This repository contains the source code to run the cmVIP analysis in the LUAD dataset. Our internal repository is here.
This folder is a DeepProfiler
project. Experiments reported in the paper used the
c91b9d8
commit.
To install the dependencies, including the DeepProfiler version we used, run:
$ pip install -r requirements.txt
Be aware this script will override any previous data. To download the data run:
$ utils/download_all.sh
-
Run
extract_locations.py
script to generate location files. -
Use DeepProfiler to prepare the dataset:
$ python3 -m deepprofiler --root=./ --config luad.json --gpu 0 prepare
--gpu
option sets the GPU id to use.
Use DeepProfiler to extract features:
$ python3 -m deepprofiler --gpu 0 --exp efn_pretrained --root ./ --config luad.json profile
To create the well-based profiles run:
$ python3 utils/create_profiles.py
It will write a pd.DataFrame
in parquet with profiles.
The analysis is split in three notebooks:
- 1-Expression-VIP.ipynb: Run the baseline analysis using L1000 profiling.

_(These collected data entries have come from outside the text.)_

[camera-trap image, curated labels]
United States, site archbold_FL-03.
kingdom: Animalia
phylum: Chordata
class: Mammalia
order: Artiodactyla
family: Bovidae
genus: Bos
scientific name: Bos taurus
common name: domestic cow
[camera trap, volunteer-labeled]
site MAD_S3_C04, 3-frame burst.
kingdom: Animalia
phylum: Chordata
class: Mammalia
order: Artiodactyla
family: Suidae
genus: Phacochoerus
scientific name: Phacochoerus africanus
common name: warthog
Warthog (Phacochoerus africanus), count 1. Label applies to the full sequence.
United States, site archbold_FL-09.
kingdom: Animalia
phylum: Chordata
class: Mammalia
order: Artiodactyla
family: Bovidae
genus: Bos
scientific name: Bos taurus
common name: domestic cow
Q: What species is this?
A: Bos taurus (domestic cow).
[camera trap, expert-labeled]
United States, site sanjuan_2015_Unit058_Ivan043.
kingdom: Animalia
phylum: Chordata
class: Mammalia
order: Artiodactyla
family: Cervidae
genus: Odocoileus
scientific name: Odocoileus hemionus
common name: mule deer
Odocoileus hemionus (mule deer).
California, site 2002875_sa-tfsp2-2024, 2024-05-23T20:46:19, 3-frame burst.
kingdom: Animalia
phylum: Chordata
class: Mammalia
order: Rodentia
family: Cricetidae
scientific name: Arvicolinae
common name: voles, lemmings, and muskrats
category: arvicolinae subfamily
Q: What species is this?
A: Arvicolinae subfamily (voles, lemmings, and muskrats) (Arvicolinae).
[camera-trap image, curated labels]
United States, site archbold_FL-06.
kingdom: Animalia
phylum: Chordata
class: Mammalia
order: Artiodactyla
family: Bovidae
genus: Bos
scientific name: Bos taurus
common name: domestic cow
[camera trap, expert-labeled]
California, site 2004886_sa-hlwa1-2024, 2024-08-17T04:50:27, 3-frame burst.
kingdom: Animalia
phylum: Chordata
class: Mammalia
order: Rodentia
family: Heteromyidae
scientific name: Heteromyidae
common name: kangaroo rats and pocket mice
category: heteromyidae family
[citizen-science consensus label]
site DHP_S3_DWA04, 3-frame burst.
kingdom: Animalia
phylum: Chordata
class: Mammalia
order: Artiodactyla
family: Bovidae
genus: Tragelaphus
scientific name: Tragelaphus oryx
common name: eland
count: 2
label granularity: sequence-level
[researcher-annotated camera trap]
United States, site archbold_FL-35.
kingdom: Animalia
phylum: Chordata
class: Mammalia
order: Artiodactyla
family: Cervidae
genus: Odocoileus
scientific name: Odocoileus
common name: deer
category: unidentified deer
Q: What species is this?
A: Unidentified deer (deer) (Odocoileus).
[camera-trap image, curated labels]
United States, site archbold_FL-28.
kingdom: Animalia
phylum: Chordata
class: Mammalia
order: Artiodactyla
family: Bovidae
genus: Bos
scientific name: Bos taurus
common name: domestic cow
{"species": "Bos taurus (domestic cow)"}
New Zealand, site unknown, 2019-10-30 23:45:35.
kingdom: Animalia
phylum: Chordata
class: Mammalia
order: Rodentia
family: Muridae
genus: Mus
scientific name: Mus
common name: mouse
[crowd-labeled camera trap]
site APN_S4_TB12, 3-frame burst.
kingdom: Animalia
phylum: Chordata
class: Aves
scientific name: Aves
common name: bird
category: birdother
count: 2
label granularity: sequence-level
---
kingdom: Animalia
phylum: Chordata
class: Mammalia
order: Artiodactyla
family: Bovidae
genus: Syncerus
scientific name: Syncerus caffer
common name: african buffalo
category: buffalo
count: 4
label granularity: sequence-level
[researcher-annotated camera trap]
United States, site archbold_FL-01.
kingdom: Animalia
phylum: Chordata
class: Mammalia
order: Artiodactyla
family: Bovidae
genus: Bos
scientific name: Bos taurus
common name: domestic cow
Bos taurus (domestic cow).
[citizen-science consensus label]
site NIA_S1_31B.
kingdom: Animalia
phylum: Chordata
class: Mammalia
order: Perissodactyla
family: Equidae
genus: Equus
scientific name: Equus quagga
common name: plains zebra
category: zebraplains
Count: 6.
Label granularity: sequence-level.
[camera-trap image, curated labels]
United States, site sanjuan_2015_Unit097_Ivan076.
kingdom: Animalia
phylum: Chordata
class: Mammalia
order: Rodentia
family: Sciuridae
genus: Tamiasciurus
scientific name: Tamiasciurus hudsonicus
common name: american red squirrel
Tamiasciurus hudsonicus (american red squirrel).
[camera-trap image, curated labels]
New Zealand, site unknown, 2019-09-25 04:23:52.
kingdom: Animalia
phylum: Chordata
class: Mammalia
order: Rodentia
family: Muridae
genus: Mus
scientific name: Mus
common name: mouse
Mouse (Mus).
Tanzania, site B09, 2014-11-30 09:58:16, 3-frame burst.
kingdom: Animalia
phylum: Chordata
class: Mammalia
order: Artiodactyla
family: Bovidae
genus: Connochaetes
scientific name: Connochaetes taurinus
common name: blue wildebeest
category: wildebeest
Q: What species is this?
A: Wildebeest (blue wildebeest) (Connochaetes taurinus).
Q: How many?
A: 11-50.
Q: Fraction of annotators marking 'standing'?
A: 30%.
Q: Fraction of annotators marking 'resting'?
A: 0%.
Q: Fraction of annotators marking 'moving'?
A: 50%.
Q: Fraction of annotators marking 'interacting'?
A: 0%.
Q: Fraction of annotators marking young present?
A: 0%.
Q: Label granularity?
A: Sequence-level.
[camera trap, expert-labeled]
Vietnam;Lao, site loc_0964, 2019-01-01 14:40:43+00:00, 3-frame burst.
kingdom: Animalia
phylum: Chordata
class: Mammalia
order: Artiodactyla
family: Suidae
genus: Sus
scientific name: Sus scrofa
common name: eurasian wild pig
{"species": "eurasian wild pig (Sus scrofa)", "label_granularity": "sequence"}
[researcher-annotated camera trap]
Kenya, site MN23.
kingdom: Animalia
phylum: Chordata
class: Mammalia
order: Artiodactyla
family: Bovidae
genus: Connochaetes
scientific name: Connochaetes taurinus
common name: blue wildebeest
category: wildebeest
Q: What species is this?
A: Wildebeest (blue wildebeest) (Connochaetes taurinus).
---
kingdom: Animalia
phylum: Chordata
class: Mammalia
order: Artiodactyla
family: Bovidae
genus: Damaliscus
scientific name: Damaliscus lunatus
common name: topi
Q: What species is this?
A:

- 2-Cell-Morphology-VIP.ipynb: Run the Cell Morphology VIP method.
- 3-Aggregation-plots.ipynb: Create the plots summarizing results.
From the paper:
An additional 88 constructs are included in the dataset, representing TP53 alleles that inadvertently had double mutations. A comprehensive description of the process for selecting the constructs that were analyzed is presented in Supplementary Figure 2.
We have filtered out these constructs in the Filter quality control status section of the 2-Cell-Morphology-VIP.ipynb notebook.